In the data that follows, count the lines in which the word "Tanzania" occurs, and report that figure alone.

=== Listed entries ===

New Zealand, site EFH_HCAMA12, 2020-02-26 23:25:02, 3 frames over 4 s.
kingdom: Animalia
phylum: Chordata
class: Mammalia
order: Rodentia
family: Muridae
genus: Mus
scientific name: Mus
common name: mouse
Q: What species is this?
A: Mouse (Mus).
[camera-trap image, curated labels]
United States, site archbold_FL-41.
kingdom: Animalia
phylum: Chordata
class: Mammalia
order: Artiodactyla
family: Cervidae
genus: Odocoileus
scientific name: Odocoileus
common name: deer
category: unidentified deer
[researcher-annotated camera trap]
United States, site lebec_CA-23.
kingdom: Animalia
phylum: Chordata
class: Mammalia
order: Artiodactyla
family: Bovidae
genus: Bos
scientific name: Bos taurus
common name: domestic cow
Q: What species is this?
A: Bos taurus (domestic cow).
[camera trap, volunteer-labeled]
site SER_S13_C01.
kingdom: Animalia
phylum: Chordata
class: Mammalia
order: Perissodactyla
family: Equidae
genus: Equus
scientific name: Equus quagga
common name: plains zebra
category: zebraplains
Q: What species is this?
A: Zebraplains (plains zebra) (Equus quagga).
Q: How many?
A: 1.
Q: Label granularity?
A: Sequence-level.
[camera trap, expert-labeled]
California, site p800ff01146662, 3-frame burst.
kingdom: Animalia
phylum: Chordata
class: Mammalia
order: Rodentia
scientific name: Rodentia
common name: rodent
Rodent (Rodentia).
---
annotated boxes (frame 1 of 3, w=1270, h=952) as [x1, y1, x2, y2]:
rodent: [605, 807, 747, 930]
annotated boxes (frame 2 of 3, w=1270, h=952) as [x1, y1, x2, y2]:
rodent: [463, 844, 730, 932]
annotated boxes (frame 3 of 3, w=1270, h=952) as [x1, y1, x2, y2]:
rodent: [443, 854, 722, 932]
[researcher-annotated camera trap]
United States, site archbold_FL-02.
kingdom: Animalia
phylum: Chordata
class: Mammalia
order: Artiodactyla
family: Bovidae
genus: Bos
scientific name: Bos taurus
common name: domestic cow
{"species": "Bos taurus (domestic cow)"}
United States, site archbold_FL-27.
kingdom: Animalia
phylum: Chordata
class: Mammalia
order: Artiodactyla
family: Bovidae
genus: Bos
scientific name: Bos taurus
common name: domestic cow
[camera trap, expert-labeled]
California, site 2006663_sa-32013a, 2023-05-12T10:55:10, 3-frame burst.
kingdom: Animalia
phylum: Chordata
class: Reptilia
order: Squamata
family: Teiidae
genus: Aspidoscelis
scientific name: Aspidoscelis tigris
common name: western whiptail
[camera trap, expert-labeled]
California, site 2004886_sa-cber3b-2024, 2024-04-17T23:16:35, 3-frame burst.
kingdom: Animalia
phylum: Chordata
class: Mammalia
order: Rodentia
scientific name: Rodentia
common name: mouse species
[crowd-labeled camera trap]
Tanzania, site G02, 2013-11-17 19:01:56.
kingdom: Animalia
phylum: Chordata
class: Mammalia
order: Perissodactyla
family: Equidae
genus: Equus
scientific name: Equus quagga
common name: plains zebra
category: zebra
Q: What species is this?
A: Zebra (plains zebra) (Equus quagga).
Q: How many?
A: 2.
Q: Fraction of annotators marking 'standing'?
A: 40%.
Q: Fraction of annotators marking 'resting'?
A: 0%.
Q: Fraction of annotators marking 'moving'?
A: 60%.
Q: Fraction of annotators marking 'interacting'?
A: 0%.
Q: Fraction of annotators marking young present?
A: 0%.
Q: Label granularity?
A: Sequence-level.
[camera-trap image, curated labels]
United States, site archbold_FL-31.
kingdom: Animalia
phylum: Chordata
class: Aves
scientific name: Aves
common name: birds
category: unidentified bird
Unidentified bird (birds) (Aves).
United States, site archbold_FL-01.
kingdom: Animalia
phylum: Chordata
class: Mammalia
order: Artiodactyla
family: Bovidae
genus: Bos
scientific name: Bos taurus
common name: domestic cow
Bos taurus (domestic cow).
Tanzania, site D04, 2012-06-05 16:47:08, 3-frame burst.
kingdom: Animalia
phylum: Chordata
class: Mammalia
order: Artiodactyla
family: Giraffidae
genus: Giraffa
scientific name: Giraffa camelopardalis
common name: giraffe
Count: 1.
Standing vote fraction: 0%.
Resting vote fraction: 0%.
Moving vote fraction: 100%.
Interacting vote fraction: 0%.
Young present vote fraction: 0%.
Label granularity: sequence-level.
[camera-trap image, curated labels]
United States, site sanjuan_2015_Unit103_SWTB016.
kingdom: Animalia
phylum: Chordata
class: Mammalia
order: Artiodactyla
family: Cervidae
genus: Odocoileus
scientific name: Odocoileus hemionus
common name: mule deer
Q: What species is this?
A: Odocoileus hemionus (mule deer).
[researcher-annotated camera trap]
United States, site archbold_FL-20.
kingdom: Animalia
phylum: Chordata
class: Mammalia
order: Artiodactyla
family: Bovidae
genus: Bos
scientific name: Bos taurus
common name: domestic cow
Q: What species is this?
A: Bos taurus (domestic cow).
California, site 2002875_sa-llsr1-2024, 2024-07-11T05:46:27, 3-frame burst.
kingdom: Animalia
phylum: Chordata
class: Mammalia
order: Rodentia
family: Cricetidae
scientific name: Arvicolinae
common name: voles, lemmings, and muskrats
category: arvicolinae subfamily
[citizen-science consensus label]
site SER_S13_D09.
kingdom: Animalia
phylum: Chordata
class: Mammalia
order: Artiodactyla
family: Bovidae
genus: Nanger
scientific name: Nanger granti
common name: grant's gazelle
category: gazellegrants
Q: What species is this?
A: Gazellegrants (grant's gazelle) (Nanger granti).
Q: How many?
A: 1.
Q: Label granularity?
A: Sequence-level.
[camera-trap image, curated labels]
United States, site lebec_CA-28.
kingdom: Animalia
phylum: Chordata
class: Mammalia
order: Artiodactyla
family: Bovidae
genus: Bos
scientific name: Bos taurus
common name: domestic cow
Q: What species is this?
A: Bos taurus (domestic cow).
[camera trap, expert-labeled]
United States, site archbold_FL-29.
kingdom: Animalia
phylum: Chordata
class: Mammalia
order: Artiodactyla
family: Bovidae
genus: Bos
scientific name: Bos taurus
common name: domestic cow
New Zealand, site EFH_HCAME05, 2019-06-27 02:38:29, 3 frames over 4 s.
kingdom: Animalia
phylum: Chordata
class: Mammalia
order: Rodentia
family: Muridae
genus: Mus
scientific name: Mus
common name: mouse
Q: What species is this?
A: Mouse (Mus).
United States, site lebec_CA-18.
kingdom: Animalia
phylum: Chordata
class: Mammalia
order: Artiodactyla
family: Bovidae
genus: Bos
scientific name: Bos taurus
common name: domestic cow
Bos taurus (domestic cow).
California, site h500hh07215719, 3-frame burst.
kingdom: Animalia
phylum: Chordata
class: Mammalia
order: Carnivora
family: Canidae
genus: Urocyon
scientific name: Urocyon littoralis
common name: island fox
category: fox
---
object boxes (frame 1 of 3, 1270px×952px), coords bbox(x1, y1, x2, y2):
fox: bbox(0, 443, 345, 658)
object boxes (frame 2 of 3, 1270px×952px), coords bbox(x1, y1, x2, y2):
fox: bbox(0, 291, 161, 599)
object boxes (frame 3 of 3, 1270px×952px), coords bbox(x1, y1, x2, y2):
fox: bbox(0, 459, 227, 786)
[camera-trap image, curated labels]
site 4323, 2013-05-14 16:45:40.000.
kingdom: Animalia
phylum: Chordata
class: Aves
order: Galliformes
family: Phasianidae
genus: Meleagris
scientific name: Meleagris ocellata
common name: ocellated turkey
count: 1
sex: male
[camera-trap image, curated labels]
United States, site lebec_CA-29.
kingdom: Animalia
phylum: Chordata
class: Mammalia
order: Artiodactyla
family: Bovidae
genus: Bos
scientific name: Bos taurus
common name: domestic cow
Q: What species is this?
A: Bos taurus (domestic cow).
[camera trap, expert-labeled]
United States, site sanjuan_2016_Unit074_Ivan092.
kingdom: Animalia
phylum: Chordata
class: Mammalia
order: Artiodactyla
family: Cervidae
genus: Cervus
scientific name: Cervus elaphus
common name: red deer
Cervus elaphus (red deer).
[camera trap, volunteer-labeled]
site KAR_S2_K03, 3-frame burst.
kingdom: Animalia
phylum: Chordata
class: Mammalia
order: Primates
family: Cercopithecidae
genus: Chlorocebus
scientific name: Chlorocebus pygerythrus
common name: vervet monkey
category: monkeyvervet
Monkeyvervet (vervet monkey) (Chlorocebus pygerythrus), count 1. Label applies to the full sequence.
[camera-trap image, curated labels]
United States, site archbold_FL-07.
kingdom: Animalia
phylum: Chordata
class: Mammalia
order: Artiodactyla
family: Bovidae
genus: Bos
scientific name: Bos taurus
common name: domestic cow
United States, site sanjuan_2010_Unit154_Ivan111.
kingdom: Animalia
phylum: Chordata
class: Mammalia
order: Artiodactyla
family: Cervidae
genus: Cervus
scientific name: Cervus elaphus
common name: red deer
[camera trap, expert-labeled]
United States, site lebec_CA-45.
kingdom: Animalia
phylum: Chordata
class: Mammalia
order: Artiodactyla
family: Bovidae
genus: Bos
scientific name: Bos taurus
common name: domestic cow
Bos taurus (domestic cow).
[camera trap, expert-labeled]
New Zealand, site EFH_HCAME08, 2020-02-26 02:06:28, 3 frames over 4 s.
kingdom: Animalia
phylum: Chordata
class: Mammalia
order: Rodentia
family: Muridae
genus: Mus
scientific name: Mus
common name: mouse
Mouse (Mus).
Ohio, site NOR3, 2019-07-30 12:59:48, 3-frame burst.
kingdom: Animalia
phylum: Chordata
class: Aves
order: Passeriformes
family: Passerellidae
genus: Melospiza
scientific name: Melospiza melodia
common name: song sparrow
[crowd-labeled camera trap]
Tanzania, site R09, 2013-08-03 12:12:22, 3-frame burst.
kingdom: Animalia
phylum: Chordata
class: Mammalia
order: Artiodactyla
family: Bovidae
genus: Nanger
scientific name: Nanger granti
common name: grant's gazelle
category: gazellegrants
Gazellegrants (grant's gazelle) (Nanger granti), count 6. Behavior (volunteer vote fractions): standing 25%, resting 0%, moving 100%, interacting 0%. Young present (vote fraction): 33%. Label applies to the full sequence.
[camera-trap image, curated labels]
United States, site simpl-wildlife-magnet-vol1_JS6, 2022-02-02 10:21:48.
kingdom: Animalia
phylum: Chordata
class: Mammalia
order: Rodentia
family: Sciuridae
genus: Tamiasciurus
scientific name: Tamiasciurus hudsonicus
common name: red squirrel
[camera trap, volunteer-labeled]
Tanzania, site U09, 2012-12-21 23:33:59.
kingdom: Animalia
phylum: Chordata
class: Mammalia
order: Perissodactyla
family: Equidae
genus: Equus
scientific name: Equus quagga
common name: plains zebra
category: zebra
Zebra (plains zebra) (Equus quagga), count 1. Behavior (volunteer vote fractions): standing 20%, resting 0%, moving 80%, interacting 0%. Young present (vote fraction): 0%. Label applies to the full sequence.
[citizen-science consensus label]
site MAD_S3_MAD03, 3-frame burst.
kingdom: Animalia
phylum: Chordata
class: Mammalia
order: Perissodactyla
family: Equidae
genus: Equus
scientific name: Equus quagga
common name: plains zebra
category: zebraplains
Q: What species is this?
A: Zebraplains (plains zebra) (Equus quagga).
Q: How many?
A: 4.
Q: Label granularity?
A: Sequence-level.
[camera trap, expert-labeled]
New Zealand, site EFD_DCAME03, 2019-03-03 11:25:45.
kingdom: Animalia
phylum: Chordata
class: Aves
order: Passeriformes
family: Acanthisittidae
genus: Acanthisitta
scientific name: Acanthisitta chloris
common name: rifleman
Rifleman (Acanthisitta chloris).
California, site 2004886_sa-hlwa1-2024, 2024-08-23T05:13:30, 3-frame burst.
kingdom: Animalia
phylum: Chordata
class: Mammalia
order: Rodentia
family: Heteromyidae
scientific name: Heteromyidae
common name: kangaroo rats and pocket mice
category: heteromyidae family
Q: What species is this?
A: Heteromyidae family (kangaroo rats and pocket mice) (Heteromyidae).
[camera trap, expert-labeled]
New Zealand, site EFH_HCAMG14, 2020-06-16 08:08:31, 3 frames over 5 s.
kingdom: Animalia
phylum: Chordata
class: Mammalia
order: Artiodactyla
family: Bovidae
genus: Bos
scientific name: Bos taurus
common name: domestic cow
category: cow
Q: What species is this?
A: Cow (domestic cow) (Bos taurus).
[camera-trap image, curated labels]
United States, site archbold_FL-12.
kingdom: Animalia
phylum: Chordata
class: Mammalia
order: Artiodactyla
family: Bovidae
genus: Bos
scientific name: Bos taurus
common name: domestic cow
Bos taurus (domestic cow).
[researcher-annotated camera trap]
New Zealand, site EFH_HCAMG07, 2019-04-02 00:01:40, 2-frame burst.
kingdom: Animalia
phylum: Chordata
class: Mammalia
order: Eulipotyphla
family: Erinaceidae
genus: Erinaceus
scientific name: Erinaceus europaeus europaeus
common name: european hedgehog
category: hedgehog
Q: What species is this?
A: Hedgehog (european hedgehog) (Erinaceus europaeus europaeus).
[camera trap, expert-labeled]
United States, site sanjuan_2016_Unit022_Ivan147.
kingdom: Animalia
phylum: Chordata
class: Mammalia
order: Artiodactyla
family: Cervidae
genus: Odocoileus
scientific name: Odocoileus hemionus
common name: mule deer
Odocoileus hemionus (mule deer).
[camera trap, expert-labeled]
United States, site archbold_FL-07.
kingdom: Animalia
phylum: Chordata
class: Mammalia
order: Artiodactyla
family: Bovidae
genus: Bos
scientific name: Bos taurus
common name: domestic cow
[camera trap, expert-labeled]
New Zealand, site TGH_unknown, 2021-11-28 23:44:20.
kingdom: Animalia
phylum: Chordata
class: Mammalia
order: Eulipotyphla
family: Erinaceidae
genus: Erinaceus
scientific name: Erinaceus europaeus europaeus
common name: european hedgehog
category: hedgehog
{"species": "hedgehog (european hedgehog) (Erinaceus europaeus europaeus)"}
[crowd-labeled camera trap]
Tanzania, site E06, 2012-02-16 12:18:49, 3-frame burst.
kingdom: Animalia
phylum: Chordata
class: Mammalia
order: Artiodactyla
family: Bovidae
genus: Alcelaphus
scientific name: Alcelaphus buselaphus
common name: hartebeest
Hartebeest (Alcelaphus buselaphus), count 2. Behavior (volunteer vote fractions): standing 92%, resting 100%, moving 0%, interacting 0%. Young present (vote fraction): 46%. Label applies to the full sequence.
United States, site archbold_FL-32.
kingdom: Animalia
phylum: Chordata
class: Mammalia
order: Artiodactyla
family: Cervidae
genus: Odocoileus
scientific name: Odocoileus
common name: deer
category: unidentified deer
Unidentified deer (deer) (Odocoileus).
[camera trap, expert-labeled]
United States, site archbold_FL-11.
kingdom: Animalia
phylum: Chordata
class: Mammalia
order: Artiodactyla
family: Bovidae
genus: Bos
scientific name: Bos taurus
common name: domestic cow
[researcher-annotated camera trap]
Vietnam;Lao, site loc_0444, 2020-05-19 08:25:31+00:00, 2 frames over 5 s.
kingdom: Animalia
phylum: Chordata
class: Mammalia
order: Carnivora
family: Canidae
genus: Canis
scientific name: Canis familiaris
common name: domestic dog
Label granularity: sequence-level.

===

Written solution
5